Nella consapevolezza che il nuovo Grande Gioco può risultare benefico soltanto se l’osservazione è di natura partecipante, la dirigenza uzbeka sta pianificando accuratamente ogni mossa, come se stesse giocando a scacchi, in maniera tale da mantenersi in una posizione di equilibrio strategico tra le grandi potenze che ambiscono all’egemonia sull’Asia centrale.

Trame internazionali a parte, la congiuntura favorevole sta venendo capitalizzata da Tashkent per investire nella crescita endogena, in particolare del settore agricolo. Invero, condizioni meteorologiche, disponibilità di terra e fertilità del suolo rendono l’Uzbekistan una nazione innatamente votata alla grandezza agroindustriale – una vocazione di cui, dati alla mano, la classe politica sembra aver preso coscienza.

I limoni uzbeki conquistano l’Eurasia

La rilevanza del cibo nell’import–export con il resto del mondo è aumentata notevolmente negli ultimi quattro anni.
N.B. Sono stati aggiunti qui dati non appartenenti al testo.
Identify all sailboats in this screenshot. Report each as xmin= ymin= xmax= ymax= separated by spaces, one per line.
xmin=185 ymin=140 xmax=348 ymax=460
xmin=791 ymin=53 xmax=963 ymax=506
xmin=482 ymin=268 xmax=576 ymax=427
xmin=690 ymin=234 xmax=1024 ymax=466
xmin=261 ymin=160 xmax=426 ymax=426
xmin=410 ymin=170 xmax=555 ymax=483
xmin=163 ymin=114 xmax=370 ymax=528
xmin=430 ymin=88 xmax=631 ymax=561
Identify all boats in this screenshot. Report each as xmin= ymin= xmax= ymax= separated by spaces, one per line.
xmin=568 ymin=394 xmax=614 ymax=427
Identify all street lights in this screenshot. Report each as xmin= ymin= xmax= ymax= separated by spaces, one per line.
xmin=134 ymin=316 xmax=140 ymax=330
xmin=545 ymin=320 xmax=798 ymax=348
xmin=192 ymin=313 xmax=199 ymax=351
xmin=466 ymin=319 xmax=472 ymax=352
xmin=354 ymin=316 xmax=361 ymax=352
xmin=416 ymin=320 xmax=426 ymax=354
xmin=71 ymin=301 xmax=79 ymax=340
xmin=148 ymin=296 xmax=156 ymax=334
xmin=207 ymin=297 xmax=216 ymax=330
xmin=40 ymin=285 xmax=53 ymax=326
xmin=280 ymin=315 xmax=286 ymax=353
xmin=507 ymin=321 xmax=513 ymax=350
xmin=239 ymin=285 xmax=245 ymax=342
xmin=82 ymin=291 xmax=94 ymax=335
I beni alimentari rappresentavano soltanto l’8,2% delle esportazioni totali nel 2017, ma due anni più tardi hanno toccato e superato quota 10%. Nel 2019, l’Uzbekistan ha esportato 19 milioni e 200mila tonnellate di frutta e verdura in più di ottanta Paesi, in primis Russia, Cina, Kazakistan, Kirghizistan e Afganistan, registrando un fenomeno curioso: l’aumento notevole della domanda in Europa, soprattutto nei Baltici, Polonia, Francia e Gran Bretagna.

Le terre uzbeke permettono la coltivazione di una vastissima gamma di prodotti – oltre 350 tipi di frutta e verdura –, ma i produttori sembrano prediligerne uno: i limoni. Nel corso del 2020, l’Uzbekistan ha guadagnato circa 8 milioni e 600mila dollari dall’esportazione di poco più di settemila tonnellate di questo frutto, metà delle quali destinate al mercato russo (3mila e 400). Tra i principali consumatori dei pregiati limoni uzbeki, la cui fama ha raggiunto anche la Corea del Sud, figurano il Kazakistan, il Kirghizistan, l’Afganistan e, sorprendentemente, l’Ucraina – quinto acquirente con 20,6 tonnellate.

In sintesi, è (anche) per mezzo della frutta, e di quelli che vengono pubblicizzati come “i limoni migliori del mondo”, che l’Uzbekistan sta assumendo un ruolo sempre maggiore nelle grandi dinamiche economiche dell’Eurasia, dall’Ucraina alla Corea del Sud, e non soltanto nelle realtà prettamente regionali e regionalistiche quali il Consiglio Turco e l’Asia centrale.

Le sfide

Un antico adagio afferma che non è tutto oro quello che luccica, e questo è vero anche nel caso dei limoni uzbeki. Durante la pandemia è aumentata in maniera significativa la domanda interna del frutto e il suo prezzo è cresciuto a causa delle difficoltà dei coltivatori di fare fronte all’improvvisa tendenza. Infatti, la logica della produzione–per–esportazione vuole che una parte cospicua dei raccolti venga destinata all’esclusivo sopperimento della domanda esterna, trascurando le esigenze dei consumatori domestici.

Nell’attesa di aumentare la capacità produttiva a mezzo di nuovi terreni adibiti alla limonicoltura, a inizio febbraio il governo kazako ha comunicato di aver avviato le pratiche per l’importazione di una serie di “prodotti ad alta domanda che non vengono coltivati” nel Paese, includendo nell’elenco – paradossalmente – anche i limoni.